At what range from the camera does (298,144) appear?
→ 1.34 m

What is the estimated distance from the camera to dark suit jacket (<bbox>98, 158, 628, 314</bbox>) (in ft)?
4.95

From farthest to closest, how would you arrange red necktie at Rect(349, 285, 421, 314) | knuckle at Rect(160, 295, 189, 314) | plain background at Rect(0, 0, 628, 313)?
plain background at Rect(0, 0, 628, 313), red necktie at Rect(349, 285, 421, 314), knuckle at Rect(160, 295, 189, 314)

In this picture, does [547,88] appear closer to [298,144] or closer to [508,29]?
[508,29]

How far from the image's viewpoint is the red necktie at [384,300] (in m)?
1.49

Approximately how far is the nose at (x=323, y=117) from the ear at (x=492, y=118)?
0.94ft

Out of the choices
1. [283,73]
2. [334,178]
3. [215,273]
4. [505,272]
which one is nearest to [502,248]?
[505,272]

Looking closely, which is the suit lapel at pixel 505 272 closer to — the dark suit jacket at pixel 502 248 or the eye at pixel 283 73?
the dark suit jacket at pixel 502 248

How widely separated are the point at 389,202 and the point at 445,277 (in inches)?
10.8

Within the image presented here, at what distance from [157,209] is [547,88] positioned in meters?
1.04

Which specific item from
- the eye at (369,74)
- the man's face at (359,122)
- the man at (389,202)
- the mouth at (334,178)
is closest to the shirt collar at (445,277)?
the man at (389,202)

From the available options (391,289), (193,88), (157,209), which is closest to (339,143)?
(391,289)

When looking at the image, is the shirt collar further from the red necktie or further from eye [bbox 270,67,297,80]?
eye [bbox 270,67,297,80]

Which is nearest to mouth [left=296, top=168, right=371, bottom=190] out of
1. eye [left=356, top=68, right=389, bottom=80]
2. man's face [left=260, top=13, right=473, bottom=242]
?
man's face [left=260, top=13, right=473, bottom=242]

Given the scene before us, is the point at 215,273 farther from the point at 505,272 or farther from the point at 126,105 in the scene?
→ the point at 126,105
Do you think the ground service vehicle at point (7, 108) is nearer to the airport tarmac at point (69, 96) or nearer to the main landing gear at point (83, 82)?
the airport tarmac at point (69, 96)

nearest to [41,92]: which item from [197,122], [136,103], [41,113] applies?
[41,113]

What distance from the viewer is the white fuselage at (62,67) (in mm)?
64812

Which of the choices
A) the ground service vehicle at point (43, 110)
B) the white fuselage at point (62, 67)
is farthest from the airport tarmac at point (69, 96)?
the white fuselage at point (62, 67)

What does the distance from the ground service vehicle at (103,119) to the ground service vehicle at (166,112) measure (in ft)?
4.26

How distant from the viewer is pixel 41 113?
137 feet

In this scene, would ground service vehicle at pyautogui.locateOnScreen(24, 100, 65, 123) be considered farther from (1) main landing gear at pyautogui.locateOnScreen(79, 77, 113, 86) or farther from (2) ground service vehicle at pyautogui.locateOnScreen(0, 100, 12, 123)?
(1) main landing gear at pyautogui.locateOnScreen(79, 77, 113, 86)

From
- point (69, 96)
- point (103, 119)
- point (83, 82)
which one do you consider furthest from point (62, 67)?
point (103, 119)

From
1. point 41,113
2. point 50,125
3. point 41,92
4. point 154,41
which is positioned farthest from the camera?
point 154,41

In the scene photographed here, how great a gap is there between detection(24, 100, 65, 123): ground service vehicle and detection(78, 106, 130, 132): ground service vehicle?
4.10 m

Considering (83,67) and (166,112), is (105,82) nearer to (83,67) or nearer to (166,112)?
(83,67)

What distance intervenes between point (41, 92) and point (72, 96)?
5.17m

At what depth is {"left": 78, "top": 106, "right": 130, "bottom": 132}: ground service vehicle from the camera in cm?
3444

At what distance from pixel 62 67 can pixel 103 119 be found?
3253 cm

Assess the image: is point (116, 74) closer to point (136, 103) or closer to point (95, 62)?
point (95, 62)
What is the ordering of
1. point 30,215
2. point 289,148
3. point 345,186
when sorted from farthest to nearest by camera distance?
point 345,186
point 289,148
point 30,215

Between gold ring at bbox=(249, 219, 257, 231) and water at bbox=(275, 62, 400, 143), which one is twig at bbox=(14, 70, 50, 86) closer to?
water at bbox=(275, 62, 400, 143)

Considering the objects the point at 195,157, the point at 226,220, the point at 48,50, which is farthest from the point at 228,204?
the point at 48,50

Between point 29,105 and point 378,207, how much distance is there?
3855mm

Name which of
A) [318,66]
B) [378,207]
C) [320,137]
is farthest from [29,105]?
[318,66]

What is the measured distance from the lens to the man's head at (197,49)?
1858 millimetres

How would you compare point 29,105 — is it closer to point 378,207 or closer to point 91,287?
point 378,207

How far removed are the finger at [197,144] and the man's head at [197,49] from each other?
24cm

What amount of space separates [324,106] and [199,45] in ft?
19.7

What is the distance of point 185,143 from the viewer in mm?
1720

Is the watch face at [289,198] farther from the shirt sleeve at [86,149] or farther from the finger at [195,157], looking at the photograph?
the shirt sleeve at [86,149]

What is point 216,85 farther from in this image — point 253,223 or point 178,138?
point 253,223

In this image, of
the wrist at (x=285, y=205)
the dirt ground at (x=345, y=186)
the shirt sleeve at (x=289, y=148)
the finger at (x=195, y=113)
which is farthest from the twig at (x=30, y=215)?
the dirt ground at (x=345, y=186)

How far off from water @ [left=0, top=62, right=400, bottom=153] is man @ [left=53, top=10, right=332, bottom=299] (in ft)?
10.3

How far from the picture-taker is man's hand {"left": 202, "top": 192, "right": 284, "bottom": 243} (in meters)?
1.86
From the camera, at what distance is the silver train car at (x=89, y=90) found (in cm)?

• • • •

_Goal_
Copy exactly the lines above, from the one containing "Between point 29,105" through the very last line.

_Answer in full_
Between point 29,105 and point 378,207, how much distance is there?
3855mm

Name which of
A) [318,66]
B) [378,207]
C) [320,137]
is farthest from [29,105]?
[318,66]

What is the measured distance from the lens to the man's head at (197,49)?
1858 millimetres

How would you compare point 29,105 — is it closer to point 378,207 or closer to point 91,287?
point 378,207

How far removed are the finger at [197,144] and the man's head at [197,49] from each other?
24cm

What amount of space separates [324,106] and [199,45] in ft?
19.7

What is the distance of point 185,143 from the viewer in mm?
1720

Is the watch face at [289,198] farther from the shirt sleeve at [86,149] or farther from the finger at [195,157], looking at the photograph?
the shirt sleeve at [86,149]

What is point 216,85 farther from in this image — point 253,223 or point 178,138?
point 253,223

In this image, of
the wrist at (x=285, y=205)
the dirt ground at (x=345, y=186)
the shirt sleeve at (x=289, y=148)
the finger at (x=195, y=113)
which is farthest from the twig at (x=30, y=215)?
the dirt ground at (x=345, y=186)

How far off from water @ [left=0, top=62, right=400, bottom=153] is man @ [left=53, top=10, right=332, bottom=299] (in ft)?
10.3

How far from the picture-taker is man's hand {"left": 202, "top": 192, "right": 284, "bottom": 243} (in meters)?
1.86
From the camera, at what distance is the silver train car at (x=89, y=90) found (in cm)?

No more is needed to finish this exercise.